O mesmo percurso de buscar os mitos de origem o autor realizou com o livro Contos e Lendas Afro-brasileiros: A criação do mundo (Companhia das Letras, 2008). Aqui, Reginaldo Prandi traz uma série de histórias de origem que chegam até o leitor por meio dos sonhos de Adetutu, jovem mãe africana aprisionada e escravizada e que está sendo transportada para o Brasil em um navio negreiro. Durante a viagem, Adetutu sonha e se reconecta com as histórias de seu povo contadas pelos orixás.
3. Enciclopédia Negra na Pinacoteca
Elaborada por dois pesquisadores universitários com grande experiência e muito respeitados por seus estudos, Lílian Schwarcz e Flávio Gomes, a Enciclopédia Negra (Companhia das Letras, 2021) traz biografias de mais de 550 personalidades negras, distribuídos em 416 verbetes individuais ou coletivos. Surge com a intenção de se tornar uma obra de referência para futuros estudos sobre personalidades que sofreram diversas formas de apagamento ou sobre as quais há pouco registro. Os organizadores da obra convidaram 36 artistas plásticos para retratarem muitos desses personagens perdidos pela história, resultando em 103 retratos.
A Pinacoteca do Estado de São Paulo, que reabriu suas exposições com restrições quanto ao número de visitantes, está com uma exposição relacionada a esse trabalho, com as 103 obras de arte originais, dividido em seis eixos temáticos: Rebeldes; Personagens atlânticos; Protagonistas negras; Artes e ofícios; Projetos de Liberdade; Religiosidades e ancestralidades. A exposição tem duração prevista até 8 de novembro de 2021 e os ingressos gratuitos podem ser obtidos em http://pinacoteca.org.br/ingressos-e-releases/. Com as devidas precauções e seguindo rigorosamente os protocolos de segurança, uma ida ao museu pode representar uma opção renovadora às salas virtuais.
4. Luís da Câmara Cascudo, sempre
O mais importante pesquisador do folclore brasileiro buscou, ao longo de sua vida, dar visibilidade às histórias da tradição oral. Algumas que se relacionam diretamente aos mitos indígenas são: Lendas Brasileiras (Global, 2001) e Contos Tradicionais do Brasil (Global, 2003).
Câmara Cascudo também se interessou muito pelas tradições culinárias, e além de ter escrito livros sobre a cachaça e o açúcar, publicou, em 1964, Cozinha Africana no Brasil, em que aprofunda essa vertente tão saborosa do folclore. Sua empreitada ganharia ainda mais fôlego com os dois volumes de História da Alimentação no Brasil (Global, 2010-2011), lançados em 1967 e 1968. Pesquisar a origem de muitos alimentos e tradições culinárias conhecidas pelas famílias dos seus alunos é outra forma de digerir as influências com que cozinheiros africanos e indígenas anônimos temperaram nosso folclore. E pode ser, literalmente, uma aula de dar água na boca.

[Entradas salvas]

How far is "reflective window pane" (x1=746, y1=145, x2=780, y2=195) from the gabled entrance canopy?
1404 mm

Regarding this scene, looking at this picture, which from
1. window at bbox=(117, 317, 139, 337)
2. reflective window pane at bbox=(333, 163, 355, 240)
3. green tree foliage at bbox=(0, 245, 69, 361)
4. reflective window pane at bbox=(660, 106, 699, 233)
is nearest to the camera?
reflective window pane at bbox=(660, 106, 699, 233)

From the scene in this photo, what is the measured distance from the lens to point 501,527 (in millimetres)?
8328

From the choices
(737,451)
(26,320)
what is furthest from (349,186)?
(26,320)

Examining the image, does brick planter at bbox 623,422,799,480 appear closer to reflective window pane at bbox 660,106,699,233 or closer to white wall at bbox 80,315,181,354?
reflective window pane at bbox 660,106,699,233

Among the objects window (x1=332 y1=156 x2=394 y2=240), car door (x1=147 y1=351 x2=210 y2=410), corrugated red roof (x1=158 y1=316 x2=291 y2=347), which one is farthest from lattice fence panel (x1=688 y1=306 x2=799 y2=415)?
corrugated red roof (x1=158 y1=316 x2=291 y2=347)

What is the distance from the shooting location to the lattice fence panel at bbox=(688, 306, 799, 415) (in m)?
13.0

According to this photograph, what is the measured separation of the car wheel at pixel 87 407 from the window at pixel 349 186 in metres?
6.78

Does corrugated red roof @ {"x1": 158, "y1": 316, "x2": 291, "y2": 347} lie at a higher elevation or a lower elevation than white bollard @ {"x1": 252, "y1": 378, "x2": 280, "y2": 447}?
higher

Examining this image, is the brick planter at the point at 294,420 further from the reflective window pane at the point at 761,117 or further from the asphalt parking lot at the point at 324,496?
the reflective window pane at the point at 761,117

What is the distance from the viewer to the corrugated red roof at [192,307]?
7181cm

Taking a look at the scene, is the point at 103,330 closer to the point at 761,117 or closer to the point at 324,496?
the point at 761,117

--- Tarefa obrigatória ---
Transcreva do texto-fonte o trecho que começa em "4. Luís da Câmara" e termina em "Brasil (Global, 2003).". O material não tem relação com o texto-fonte.

--- Resposta escrita ---
4. Luís da Câmara Cascudo, sempre
O mais importante pesquisador do folclore brasileiro buscou, ao longo de sua vida, dar visibilidade às histórias da tradição oral. Algumas que se relacionam diretamente aos mitos indígenas são: Lendas Brasileiras (Global, 2001) e Contos Tradicionais do Brasil (Global, 2003).